Macrojuicio por sobornos

Lo que todos sabían

Josep-Maria Ureta

Por qué confiar en El PeriódicoPor qué confiar en El Periódico Por qué confiar en El Periódico

Faltaban pocos minutos para las doce cuando el ponente José María Torras Coll pronunció por primera vez la palabra «condenamos». Dicho en el Salón del Jurado de la Audiencia de Barcelona sonó como las campanadas de los cuartos antes de las campanadas que dan la hora final. Fueron cayendo unos cuantos «condenamos» repartidos entre funcionarios de Hacienda, empresarios y asesores tributarios. De paso se fue desmoronando la larga estrategia de dilación, no siempre atribuible al enrevesado sistema procesal español, por ver si caía en el olvido todo lo ocurrido entre 1985 y 1994. Por fin, un juicio con sentencia y sin la providencial prescripción con que se han cerrado no pocos procesos de lo que siempre se ha llamado y entendido como corrupción.

A saber: quien tiene que cobrar impuestos se pone de acuerdo con quien debe pagarlos para que no lo haga a cambio de una compensación económica. Como inspector y contribuyente no se conocen lo suficiente, siempre hay un intermediario que conoce a ambos.

Pongamos nombres y con intención, si se quiere, de representatividad de clase. Josep Lluis Núñez prefería el acuerdo con los inspectores a las órdenes de Josep Maria Huguet, con la mediación de Joan Josep Folchi para pagar menos impuestos y regalar pisos. Casos similares los hubo durante años, con otros nombres, pero idéntico proceder.

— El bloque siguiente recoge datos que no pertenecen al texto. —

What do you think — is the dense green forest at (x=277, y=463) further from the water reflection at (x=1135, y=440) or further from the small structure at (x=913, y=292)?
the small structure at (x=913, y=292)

¿Cuánta gente estaba al tanto de estas prácticas y sin embargo callaba? No está en la sentencia pero sí en la memoria de aquellos que han tenido protagonismo público y económico en la Catalunya de finales de los 80 y principios de los 90. Una parte ya se conocía tras saldarse, hace poco, un caso muy similar al sentenciado ayer. En el 2005 se condenó al exjuez Lluis Pascual Estevill y al abogado Joan Piqué Vidal por una variante aún más retorcida de soborno: el juez elegía un empresario con irregularidades (o no, eso es lo peor) contables, lo enviaba a la cárcel y pedía un rescate a través del mediador, a menudo Piqué Vidal.

La sombra de la enemistad

Entonces, como ayer, las dos frases que recorrieron el todo Barcelona fueron las mismas: «Todos los sabían», por un lado; y, por otro, «no hay que generalizar». De lo oído ayer se deduce que Folchi está en el núcleo de la trama ajusticiada. Por causas de difícil comprensión, desde 1992 dejó de ser el hombre de confianza de Javier de la Rosa (absuelto en este caso), el financiero más influyente, especialmente en el entorno pujolista de la época de autos. Esa enemistad sirvió para descubrir parte de lo juzgado.

Folchi fue también hombre de confianza de Núñez (su vicepresidente en la junta del Barça) y como abogado del Estado y experto fiscalista, no le costó trabar relación con los máximos responsables de Hacienda en Catalunya entre 1985 y 1994, Josep María Huguet y Ernest de Aguiar (exculpado en el 2004, otro misterio irresuelto). Cuando se destapó la trama, en 1999, todo pareció una maniobra para descabalgar a Josep Borrell de la carrera presidencial, dada su amistad con Huguet y De Aguiar.

Era lo fácil: decir que se estaba ante un episodio más de politización, que todo lo contamina. Pero de la sentencia o de los tediosos nueve meses de vista oral, la sensación que queda es otra más grave. Durante años fallaron todos los mecanismos de control de un pilar básico del sistema democrático: el cobro equitativo de impuestos. Una cosa es no pagar impuestos y otra seleccionar quién los paga, quién no lo hace y a quién se le inspecciona hasta el agobio.

Más que de que vayan a la cárcel, lo que debería asegurarse el juez es que se paguen las sanciones. Como la reclusión ya no es una deshonra, al menos que castiguen el bolsillo. Porque de arrepentimiento ayer no habló nadie.